(EXTRACTED TEXT)
= = = =

Back in 1969, Spradling was serving in the Legislature. He joined the effort to pass legislation that created tax-funded sheltered workshops for the mentally disabled. Up to that time, most residents of this state -- and most others as well -- were either under the care of parents or relatives or institutionalized in one of several large facilities spread around the state.

More than 30 years later, almost anyone who works with the mentally disabled or has a family member who is mentally retarded or disabled knows about Senate Bill 40. That was the legislation Spradling worked on successfully to pass. SB 40 allowed counties to adopt tax levies with revenue going to set up workshops and fund their operations. SB 40 also provided for the appointment, by county commissions, of special boards to allocate the tax revenue.

In the beginning, many counties, mostly in rural areas, only had one sheltered workshop to receive the SB 40 funds. Even today, there are a good number of counties with just one workshop. Sheltered workshops provide a work environment for the mentally disabled where they can be taught skills suitable to their levels of competence. The workshops then contract services to area companies.

In quite a few counties around the state, the same individuals have been serving on SB 40 boards for many years. These boards require individuals with a special interest in the welfare of the mentally disabled and a special understanding of the role sheltered workshops.

It isn't until a controversy arises -- SB 40 boards and the workshops they fund have, for the most part, been smooth-running operations -- that board members discover they technically aren't properly appointed to the positions to which they've devoted so much time and effort. In one nearby county, an SB 40 board's decision to allocate some funding to a new workshop instead of giving all the revenue to a 30-year-old workshop, as usual, created enough tension to bring the issue of board appointments into question.

= = = =

(DATASET EXCERPT)
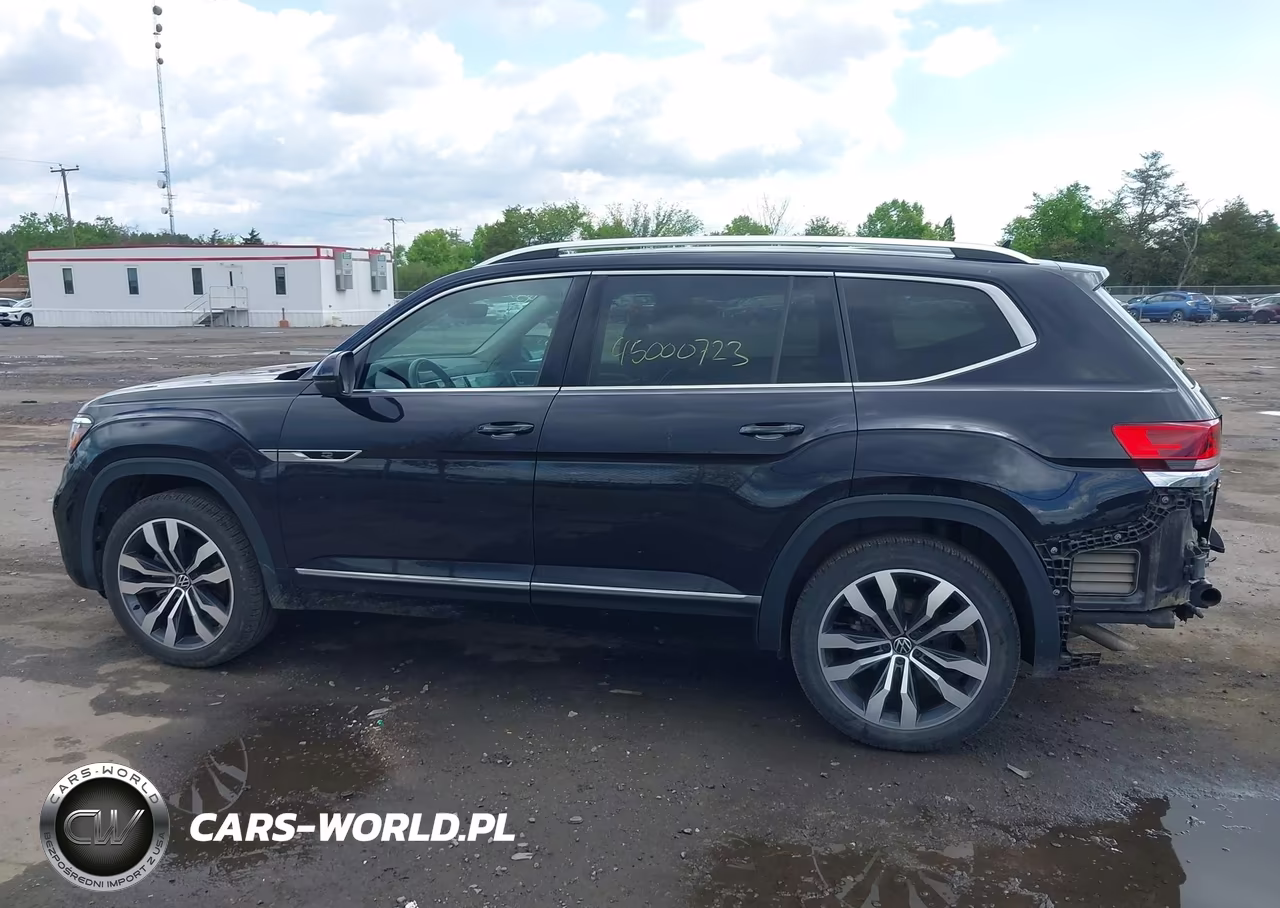 2023 Volkswagen Atlas 3.6L V6 Sel Premium R-Line VIN:1V2FR2CA7PC516038 - 14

= = = =

(WHAT TO DO)
Can you rewrite the passage on sheltered workshops, starting at "In quite a few" and ending at "role sheltered workshops.", with "individuals" replaced by "people"? You won't need the data for this.

(RESULT OF THIS EXERCISE)
In quite a few counties around the state, the same people have been serving on SB 40 boards for many years. These boards require people with a special interest in the welfare of the mentally disabled and a special understanding of the role sheltered workshops.